_Text_:
__________

Ottaviano Raggi (1592-1643) was a 17th-century Catholic cardinal. Before his appointment as Cardinal he rose in the ranks of civil and juridical administration of the Papal States and after he was one of the proponent of the Republic of Genoa into the College of Cardinals.

==Life==
Ottaviano Raggi was born in Genoa on 31 December 1592.

Ottaviano completed his studies earning a doctorate in utroque iure in the University of Genoa. After graduation he moved to Rome and took up a career in the administration of the Papal States: in 1617 he was appointed Protonotary apostolic, in 1619 he became referendary of the Tribunals of the Apostolic Signature, in 1622 he became cleric of the Apostolic Camera. Between 1624 and 1625 he was in charge of the maintenance of the roads and streets of the Papal States, in 1626 he was appointed responsible for the customs. In 1629 he was appointed responsible for the provisions of foodstuffs in Rome, and he positively managed the famine of 1630.

From 1637 he was Auditor General of the Apostolic Camera, i.e. the Chief Judge of the high court competent for civil, ecclesiastical and penal issues related to the Roman Curia as well as superintendent of the important College of Notaries. As Auditor General on 26 September 1641 he issued an edict to inflict Excommunication to whichever people sided with Odoardo Farnese, Duke of Parma, so making the first formal move of the First War of Castro.

He kept that office up to 16 December 1641 when he was created Cardinal priest with the title of Sant'Agostino. On 12 January 1643 Raggi was appointed Bishop of Aleria in the island Corsica, at the time under the Republic of Genoa. The episcopal consecration followed on 1 February in the Basilica di Santa Maria Maggiore by the hands of Giandomenico Spinola.

He moved to his diocese in April 1643 and from May to November 1643 he lived in Bastia. In December he returned to Rome where he died on 31 December 1643 after the laborious travel. He was buried in the Church of the Gesù.

__________

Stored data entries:
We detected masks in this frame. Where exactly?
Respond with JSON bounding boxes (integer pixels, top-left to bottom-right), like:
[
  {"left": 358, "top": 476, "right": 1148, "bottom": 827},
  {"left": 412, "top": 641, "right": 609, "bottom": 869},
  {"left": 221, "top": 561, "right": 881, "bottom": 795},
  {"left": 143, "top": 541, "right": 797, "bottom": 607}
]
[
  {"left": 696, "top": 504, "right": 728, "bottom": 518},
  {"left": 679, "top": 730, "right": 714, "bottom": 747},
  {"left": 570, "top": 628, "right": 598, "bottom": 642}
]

__________

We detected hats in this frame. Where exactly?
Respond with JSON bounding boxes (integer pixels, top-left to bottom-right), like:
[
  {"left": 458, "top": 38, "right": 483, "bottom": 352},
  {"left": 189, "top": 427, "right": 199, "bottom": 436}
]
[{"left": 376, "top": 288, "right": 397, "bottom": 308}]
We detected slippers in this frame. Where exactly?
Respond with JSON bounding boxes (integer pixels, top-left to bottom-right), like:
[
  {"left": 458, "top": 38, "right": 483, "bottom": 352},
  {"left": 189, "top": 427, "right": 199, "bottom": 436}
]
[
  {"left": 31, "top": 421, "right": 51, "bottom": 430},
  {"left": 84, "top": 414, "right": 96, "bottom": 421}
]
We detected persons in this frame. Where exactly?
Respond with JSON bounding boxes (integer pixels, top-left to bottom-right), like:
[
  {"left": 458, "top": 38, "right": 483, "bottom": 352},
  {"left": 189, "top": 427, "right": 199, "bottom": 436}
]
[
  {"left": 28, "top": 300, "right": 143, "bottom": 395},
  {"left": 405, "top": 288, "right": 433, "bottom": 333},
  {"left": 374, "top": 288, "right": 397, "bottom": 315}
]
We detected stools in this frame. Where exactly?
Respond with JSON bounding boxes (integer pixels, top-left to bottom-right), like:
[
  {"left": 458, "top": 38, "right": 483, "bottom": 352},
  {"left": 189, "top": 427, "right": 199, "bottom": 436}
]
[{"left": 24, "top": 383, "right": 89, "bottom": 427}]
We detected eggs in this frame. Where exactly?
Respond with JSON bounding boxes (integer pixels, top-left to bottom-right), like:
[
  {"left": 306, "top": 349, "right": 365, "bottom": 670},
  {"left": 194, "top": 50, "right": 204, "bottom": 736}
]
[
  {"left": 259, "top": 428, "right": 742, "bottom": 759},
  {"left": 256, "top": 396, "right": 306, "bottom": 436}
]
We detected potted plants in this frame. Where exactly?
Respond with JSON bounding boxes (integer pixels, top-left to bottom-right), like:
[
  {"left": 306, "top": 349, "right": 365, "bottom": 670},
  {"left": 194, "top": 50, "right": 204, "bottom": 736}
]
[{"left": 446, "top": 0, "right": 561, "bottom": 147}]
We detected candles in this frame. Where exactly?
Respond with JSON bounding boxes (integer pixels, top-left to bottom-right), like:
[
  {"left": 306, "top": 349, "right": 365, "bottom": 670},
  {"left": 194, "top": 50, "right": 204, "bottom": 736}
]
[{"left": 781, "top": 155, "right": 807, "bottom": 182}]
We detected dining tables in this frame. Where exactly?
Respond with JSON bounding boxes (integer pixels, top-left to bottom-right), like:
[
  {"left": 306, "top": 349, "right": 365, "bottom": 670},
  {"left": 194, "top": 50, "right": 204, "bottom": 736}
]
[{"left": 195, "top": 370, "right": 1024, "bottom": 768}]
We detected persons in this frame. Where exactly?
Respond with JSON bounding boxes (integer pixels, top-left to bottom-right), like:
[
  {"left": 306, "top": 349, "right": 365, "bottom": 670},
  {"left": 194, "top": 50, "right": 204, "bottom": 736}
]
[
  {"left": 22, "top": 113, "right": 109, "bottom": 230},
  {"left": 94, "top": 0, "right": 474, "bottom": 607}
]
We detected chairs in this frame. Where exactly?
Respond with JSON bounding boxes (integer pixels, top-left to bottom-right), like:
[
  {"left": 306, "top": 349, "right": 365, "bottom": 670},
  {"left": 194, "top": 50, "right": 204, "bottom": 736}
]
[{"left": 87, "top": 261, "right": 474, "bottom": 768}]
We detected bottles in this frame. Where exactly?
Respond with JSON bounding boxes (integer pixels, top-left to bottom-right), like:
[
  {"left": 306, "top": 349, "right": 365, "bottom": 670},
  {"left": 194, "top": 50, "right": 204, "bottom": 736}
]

__________

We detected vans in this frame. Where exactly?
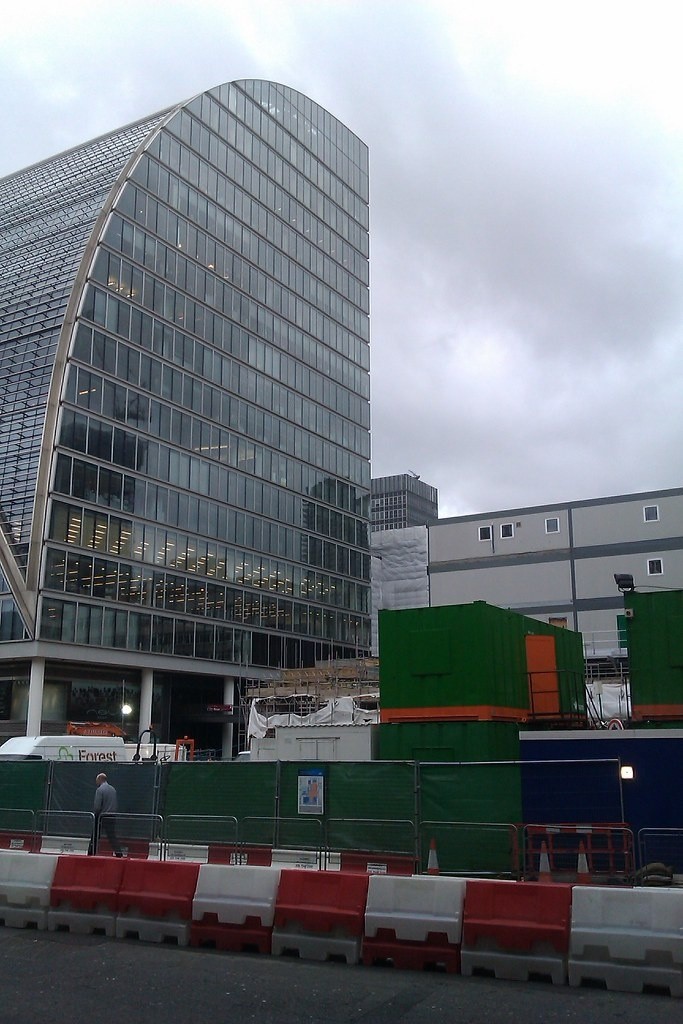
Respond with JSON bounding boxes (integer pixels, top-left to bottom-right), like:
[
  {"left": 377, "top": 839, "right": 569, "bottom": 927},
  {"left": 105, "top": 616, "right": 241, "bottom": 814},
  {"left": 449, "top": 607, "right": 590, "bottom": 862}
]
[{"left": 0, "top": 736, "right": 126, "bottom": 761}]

__________

_Assignment_: In the text about Ottaviano Raggi, please state where he was buried.

_Response to the exercise_: In the Church of the Gesù.